“Twenty pounds!”
Duncan swore viciously. “Bloody bastard.”
The man choked and sputtered as Andrew kept the pressure on.
“Your Grace,” Henry said calmly, “if you want answers, he’ll need to stay alive long enough to give them.”
Andrew let up just enough for the man to wheeze in air. “Who is she?”
“No name,” he rasped. “But I’ll never forget her. Blonde. Green eyes. Elegant. Cold. The kind who doesn’t lift her own parasol. She said the duchess stole something that was hers. That she never should’ve been born.”
“That’s Elizabeth,” Duncan said darkly.
“Every inch,” Andrew agreed.
He let go. Too weak to stand, the man collapsed into a murky puddle.
Andrew stared down at him with contempt. Wanting to be gone from his repugnant presence, but they weren’t quite done with him yet. “Can you read and write?”
He nodded.
Andrew motioned, and Henry produced a folded parchment and pencil stub.
“We have witnesses to the bookshop and Bond Street attempts. You’ve just admitted to the opera. It’s all here. All you have to do is sign.”
“Cooperate,” Duncan added, “and maybe you won’t hang.”
Trembling, the man scratched out his name in a crude scrawl. Henry passed the confession to Andrew and hauled him to his feet.
Duncan stepped to the mouth of the alley and flagged down a constable patrolling the quay.
“Here!” he called.
The officer approached, wary but alert.
Duncan gestured to Andrew. “You’re in the presence of His Grace, the duke of Sommerville. This man”—he jabbed a thumb at the sniveling figure—“just confessed tae three murder attempts. The intended victim was the duchess of Sommerville.”
The constable’s eyes widened. He snapped his hat off and bowed. “I’ll see him locked up at once, Your Grace, but I’ll need a formal report to charge him officially.”
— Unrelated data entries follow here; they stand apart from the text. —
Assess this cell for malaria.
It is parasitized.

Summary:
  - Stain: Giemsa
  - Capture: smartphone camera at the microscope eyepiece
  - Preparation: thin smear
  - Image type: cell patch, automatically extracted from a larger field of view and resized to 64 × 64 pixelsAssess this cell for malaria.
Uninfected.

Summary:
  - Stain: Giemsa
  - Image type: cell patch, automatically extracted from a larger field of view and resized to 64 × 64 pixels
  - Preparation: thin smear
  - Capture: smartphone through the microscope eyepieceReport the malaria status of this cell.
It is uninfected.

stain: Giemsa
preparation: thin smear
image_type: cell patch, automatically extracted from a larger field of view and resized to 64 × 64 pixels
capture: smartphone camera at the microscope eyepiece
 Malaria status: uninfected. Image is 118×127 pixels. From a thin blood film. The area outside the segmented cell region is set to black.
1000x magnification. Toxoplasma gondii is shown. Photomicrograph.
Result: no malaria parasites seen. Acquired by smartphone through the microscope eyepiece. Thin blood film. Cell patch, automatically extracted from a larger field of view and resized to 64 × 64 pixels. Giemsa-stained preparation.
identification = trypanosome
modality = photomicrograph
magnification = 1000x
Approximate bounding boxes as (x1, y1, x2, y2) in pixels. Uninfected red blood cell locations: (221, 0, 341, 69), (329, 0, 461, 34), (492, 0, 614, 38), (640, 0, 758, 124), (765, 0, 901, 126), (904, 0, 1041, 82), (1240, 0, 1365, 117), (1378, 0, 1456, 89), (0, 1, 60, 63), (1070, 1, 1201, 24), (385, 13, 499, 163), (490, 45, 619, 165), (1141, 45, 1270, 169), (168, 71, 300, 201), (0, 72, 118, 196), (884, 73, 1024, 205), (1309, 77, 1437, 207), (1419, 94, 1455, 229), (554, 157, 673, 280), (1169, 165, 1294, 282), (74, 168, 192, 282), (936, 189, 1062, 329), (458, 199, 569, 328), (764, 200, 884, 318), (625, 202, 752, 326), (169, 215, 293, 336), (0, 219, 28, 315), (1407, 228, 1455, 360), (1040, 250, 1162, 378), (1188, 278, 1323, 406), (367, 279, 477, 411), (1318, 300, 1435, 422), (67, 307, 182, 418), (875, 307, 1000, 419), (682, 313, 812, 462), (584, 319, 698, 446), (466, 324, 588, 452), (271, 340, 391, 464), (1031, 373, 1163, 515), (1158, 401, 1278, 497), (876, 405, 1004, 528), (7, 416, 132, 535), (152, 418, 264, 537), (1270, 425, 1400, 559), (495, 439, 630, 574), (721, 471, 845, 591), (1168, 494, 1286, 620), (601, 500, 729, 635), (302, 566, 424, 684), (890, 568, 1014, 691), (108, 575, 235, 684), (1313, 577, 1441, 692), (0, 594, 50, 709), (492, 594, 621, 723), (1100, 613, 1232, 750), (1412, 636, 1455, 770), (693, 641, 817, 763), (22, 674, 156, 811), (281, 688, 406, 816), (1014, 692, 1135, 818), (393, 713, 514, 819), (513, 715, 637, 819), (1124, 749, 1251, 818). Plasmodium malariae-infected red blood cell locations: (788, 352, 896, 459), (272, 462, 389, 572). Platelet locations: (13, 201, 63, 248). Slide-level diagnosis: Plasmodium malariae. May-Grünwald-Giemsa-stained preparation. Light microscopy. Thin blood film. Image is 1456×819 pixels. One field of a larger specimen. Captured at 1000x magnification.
Andrew handed over the parchment. “It’s all there. Signed. Try not to lose it.”
The officer blew his whistle. In minutes, two other patrolmen converged on the alley.
As they hauled the twitchy man away into the mist, Duncan exhaled a long breath. “One snake down.”
“And one serpent left.” Henry concluded.
Andrew’s jaw tightened as he started for the waiting hackney. “Not for long.”
Chapter 26
The grandfather clock at the top of the stairs struck four as Cici arrived at her childhood home for tea with her mother—a ritual so ordinary and steeped in routine, it belied the storm seething beneath her calm exterior.
The drawing room smelled overwhelmingly of lavender, as always. That cloying scent never changed, nor did the perfectly symmetrical arrangement of rose-colored cushions or the heavy drapes in the most hideous shade of green covering the tall windows.
“Mama,” she greeted, inclining her head. “I trust you’ve recovered from the other evening.”
“Do not speak of it,” Lady Benton replied, lifting a hand to her brow as though the mere mention summoned a relapse. “My head aches at the thought.”